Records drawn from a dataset
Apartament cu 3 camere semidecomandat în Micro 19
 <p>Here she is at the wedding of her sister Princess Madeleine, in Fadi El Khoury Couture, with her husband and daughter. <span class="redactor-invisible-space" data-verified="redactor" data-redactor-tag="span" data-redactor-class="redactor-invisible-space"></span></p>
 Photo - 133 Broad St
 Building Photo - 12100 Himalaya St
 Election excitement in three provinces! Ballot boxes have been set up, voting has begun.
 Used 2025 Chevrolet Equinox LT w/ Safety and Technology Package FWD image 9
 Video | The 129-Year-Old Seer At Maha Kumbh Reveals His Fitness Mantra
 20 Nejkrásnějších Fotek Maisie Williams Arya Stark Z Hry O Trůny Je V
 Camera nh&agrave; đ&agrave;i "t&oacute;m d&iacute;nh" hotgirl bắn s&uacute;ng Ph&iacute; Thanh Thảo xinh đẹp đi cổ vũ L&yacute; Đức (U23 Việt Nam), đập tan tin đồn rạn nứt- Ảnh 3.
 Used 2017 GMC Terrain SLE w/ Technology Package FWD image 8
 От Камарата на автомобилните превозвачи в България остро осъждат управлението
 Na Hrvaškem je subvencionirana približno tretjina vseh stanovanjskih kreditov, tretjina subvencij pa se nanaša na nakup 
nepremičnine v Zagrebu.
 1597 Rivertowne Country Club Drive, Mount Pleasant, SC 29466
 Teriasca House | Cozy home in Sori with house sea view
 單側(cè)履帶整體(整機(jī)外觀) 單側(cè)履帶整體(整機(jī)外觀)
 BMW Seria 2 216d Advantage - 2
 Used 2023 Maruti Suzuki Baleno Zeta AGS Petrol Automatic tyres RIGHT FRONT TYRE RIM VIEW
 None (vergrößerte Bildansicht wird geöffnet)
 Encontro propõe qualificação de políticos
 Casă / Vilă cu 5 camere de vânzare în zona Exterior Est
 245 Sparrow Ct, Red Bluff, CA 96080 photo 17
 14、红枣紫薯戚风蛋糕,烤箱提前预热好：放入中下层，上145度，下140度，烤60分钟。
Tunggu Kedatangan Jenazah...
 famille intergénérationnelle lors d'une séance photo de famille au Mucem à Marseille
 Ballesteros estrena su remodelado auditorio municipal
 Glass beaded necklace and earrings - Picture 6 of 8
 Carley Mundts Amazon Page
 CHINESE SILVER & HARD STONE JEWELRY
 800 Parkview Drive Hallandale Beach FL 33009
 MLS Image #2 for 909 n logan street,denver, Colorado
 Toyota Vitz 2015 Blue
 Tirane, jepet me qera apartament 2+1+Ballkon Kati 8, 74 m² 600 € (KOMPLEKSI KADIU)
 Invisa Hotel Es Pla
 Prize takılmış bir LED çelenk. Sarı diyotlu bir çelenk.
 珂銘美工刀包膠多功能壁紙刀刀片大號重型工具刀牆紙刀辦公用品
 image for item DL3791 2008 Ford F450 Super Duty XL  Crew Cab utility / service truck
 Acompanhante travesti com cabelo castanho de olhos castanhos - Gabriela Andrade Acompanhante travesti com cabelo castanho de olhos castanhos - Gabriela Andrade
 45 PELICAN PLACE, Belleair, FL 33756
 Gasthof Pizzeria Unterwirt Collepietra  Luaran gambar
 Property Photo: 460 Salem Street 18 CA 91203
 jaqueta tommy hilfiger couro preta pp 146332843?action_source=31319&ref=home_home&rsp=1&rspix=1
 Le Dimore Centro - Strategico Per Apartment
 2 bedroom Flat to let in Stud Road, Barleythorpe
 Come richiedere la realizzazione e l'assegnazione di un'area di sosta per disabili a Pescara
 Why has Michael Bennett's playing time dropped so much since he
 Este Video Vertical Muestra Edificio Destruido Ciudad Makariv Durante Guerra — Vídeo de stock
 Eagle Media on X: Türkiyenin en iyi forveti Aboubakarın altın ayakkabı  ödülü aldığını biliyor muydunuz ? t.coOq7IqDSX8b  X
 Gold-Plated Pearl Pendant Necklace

**INSTRUCTIONS FOR THE TASK:**
Your answer should be the lines above from the one containing "От Камарата на" through the one containing "Used 2023 Maruti", copied exactly and with both ends kept.

**TASK RESPONSE:**
 От Камарата на автомобилните превозвачи в България остро осъждат управлението
 Na Hrvaškem je subvencionirana približno tretjina vseh stanovanjskih kreditov, tretjina subvencij pa se nanaša na nakup 
nepremičnine v Zagrebu.
 1597 Rivertowne Country Club Drive, Mount Pleasant, SC 29466
 Teriasca House | Cozy home in Sori with house sea view
 單側(cè)履帶整體(整機(jī)外觀) 單側(cè)履帶整體(整機(jī)外觀)
 BMW Seria 2 216d Advantage - 2
 Used 2023 Maruti Suzuki Baleno Zeta AGS Petrol Automatic tyres RIGHT FRONT TYRE RIM VIEW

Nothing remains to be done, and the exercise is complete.